## Records to process

+-------+

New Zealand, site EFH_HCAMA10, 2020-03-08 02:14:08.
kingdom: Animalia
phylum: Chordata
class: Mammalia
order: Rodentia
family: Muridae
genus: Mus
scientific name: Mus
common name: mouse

+-------+

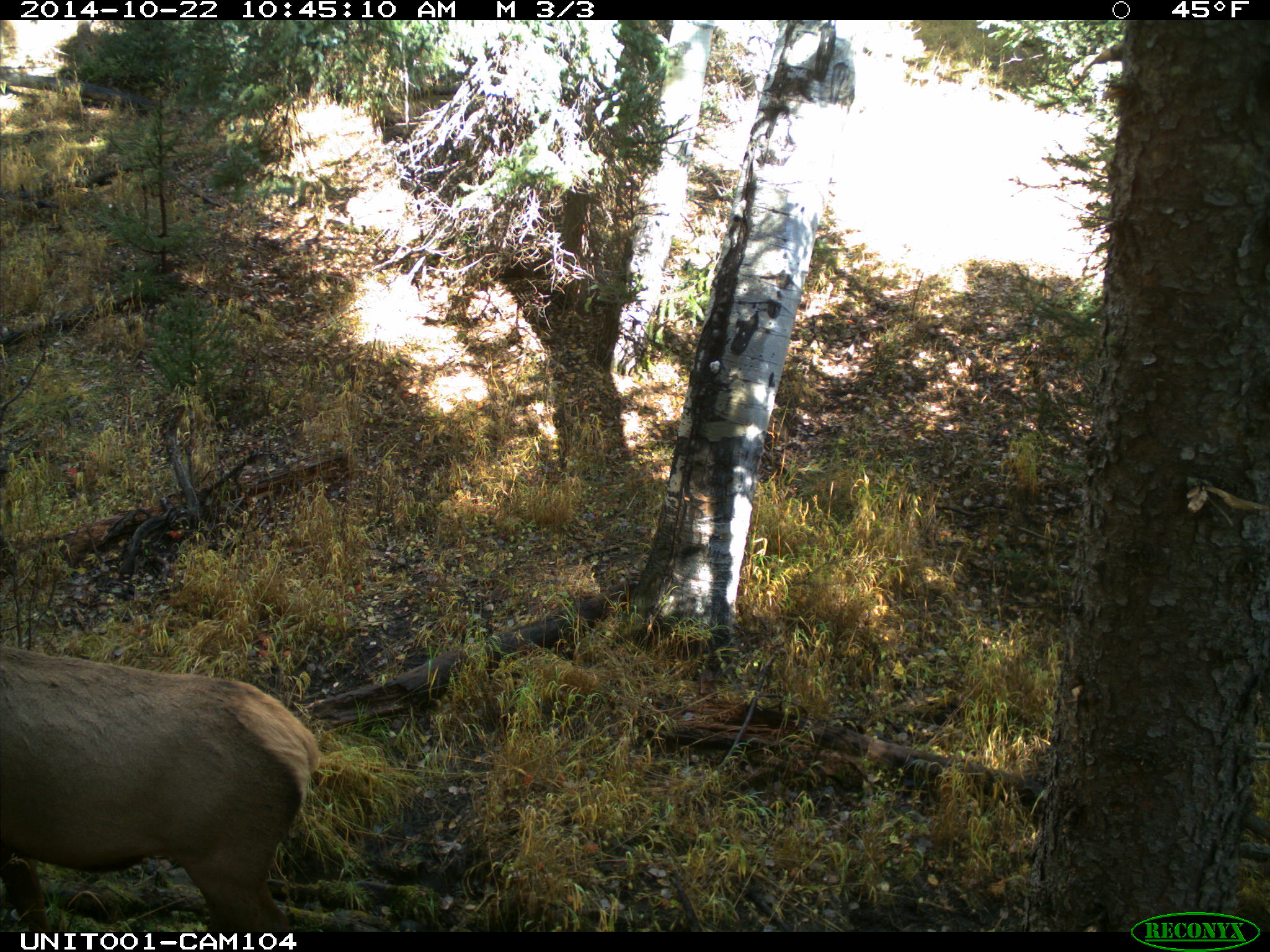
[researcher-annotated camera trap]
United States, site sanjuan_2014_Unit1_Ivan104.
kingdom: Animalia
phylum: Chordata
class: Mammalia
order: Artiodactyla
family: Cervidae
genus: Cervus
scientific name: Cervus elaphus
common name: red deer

+-------+

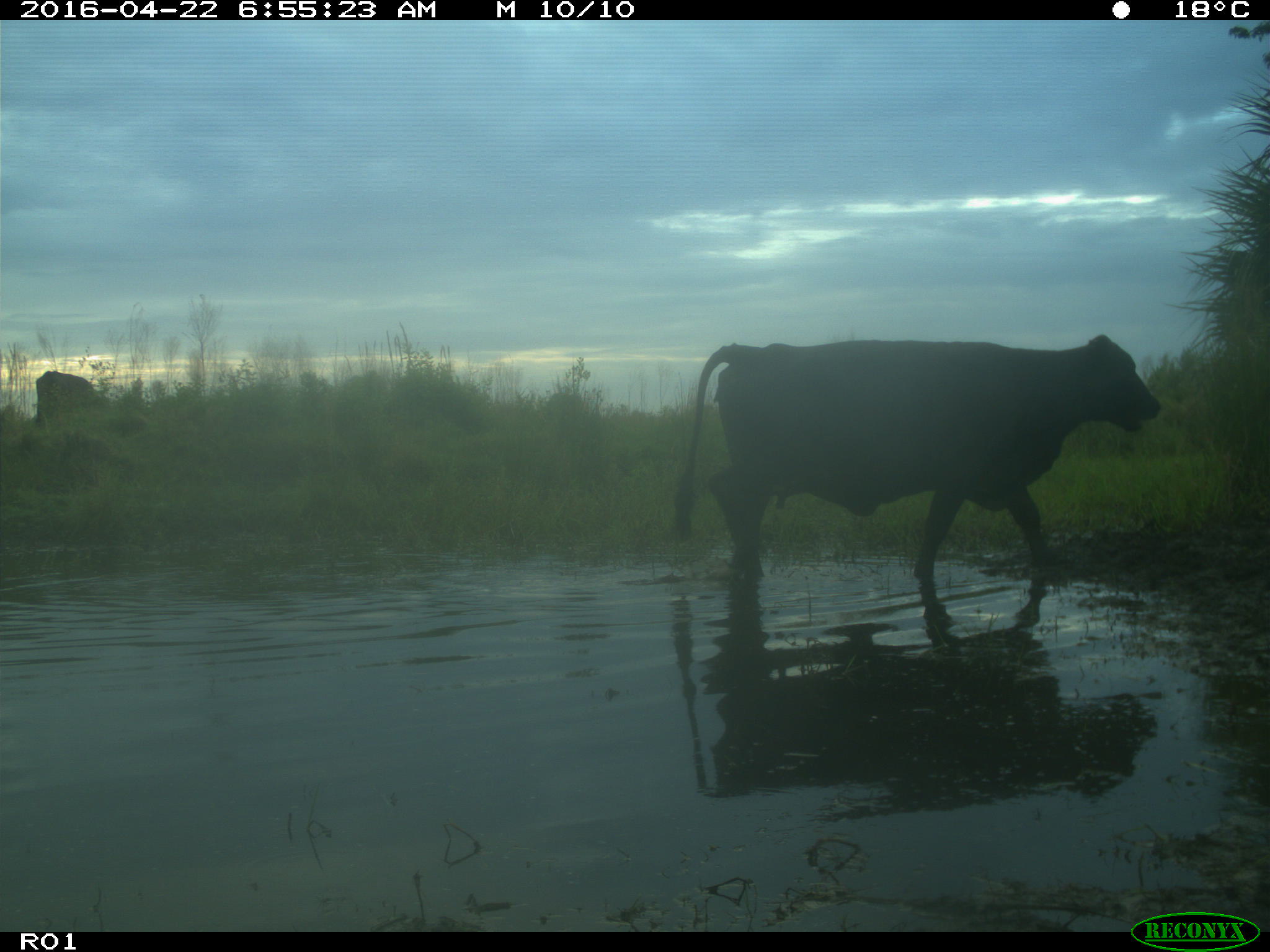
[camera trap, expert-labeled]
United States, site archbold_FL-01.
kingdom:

+-------+

## Task item
Give an exact copy of the lines above from the line with "United States, site sanjuan_2014_Unit1_Ivan104." up to and including the line with "common name: red deer", and leave everything else out.

## Response
United States, site sanjuan_2014_Unit1_Ivan104.
kingdom: Animalia
phylum: Chordata
class: Mammalia
order: Artiodactyla
family: Cervidae
genus: Cervus
scientific name: Cervus elaphus
common name: red deer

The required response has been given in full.